> SELECTED TEXT
____

The front of Salman Rushdie's Two Years Eight Months And Twenty Eight Nights has this image from Goya with the quote in the original Spanish that's in the picture - El sueño de la razón produce monstruos.
It seems an appropriate thought for our times.
The Kahn Academy has a description of the etching and how it was made. It is one of 80 prints called Los Caprichos (caprices) produced in 1799.
The Rushdie book adds that it is the 43rd Capricho and the full caption at Prado [the major art museum in Madrid] reads:
"Fantasy abandoned by reason produces impossible monsters: united with her, she is the mother of the arts and the origin of their marvels."
From the New York School of Medicine:
"The meaning of the title, El sueño de la razon produce monstruos, has been debated, mainly because sueño can mean both sleep and dream. Known as a pintor filósofo, Goya may have intended to affirm the Enlightenment by saying that when reason sleeps, the imagination produces monsters resulting in madness. Or, he may have implied that reason alone without imagination leads to madness, even horror. Goya's favorite literary character Don Quixote is a good illustration of imagination without reason.
The symbolism of the animals in the picture supports the ambiguity of Goya's vision. The lynx is a symbol of secrets, known for its strong vision and hearing. The lynx and the bat carry supernatural, even satanic significance, but can represent good. The owl may indicate wisdom. But the owl, cat, and bat also stand for depression or melancholy. The large bat with the goat face in the upper right denotes a satanic element, as the goat is identified with the devil, see, for example, Goya's painting, The Witches' Sabbath (1797-98). Baudelaire said of Los Caprichos: "All those distortions, those bestial faces, those diabolic grimaces of his are impregnated with humanity" (Ciofalo, pp. 64-65).
Goya produced two other, similar drawings, part of a series called sueños (dreams) which became Los Caprichos (The Whims). He juxtaposes the real and the demonic in several other works, such as De Que Mal Morira? (Of What Illness Will He Die?) and Las Viejas (see annotations). For comparison with other classic works that comment on the link between depression, sleep, and devilish temptation, see Dürer, Melencholia I and The Temptation of the Idler (The Dream of the Doctor). For Goya's interest in mental illness, see Courtyard with Lunatics."

____

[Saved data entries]
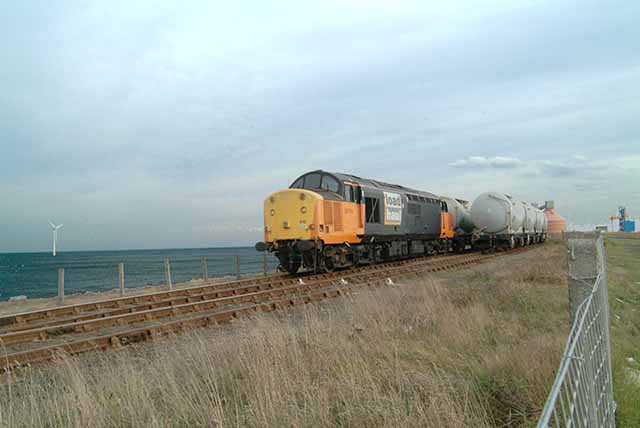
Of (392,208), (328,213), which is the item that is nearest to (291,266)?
(328,213)

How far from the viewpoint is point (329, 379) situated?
4535 millimetres

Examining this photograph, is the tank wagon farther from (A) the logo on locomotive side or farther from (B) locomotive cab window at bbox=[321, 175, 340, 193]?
(B) locomotive cab window at bbox=[321, 175, 340, 193]

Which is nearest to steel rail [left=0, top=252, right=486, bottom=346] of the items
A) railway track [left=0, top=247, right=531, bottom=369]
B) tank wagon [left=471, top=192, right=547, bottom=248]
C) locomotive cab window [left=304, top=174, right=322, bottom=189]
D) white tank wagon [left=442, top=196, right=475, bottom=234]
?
railway track [left=0, top=247, right=531, bottom=369]

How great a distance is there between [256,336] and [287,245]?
10.4 meters

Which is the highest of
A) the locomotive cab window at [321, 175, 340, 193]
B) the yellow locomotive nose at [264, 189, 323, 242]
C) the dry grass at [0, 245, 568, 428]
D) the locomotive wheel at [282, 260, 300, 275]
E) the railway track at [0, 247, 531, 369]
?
the locomotive cab window at [321, 175, 340, 193]

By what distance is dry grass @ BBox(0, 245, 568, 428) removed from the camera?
149 inches

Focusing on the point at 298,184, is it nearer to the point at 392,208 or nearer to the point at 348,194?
the point at 348,194

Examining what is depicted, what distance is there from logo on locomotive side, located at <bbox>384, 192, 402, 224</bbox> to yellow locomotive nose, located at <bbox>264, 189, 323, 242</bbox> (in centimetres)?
532

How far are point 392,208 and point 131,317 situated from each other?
13.8 metres

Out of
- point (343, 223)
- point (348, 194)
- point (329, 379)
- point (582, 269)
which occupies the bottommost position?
point (329, 379)

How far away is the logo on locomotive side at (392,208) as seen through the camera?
66.9ft

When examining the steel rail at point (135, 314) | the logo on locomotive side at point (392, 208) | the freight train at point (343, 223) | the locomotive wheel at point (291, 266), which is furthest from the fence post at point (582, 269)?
the logo on locomotive side at point (392, 208)

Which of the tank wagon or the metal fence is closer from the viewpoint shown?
the metal fence

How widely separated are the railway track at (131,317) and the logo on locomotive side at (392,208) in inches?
192
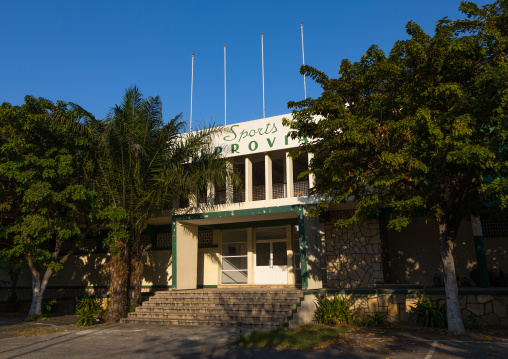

____

> WORK INSTRUCTIONS
1 > According to the piece on Goya's etching, how many prints make up Los Caprichos, and in what year were they produced?
2 > Reproduce the part of the piece on Goya's etching that begins at the words "It seems an" and ends after the words "produced in 1799.".
The rows are separate material from the piece on Goya's etching.

> ANSWER SECTION
1 > There are 80 prints, produced in 1799.

2 >
It seems an appropriate thought for our times.
The Kahn Academy has a description of the etching and how it was made. It is one of 80 prints called Los Caprichos (caprices) produced in 1799.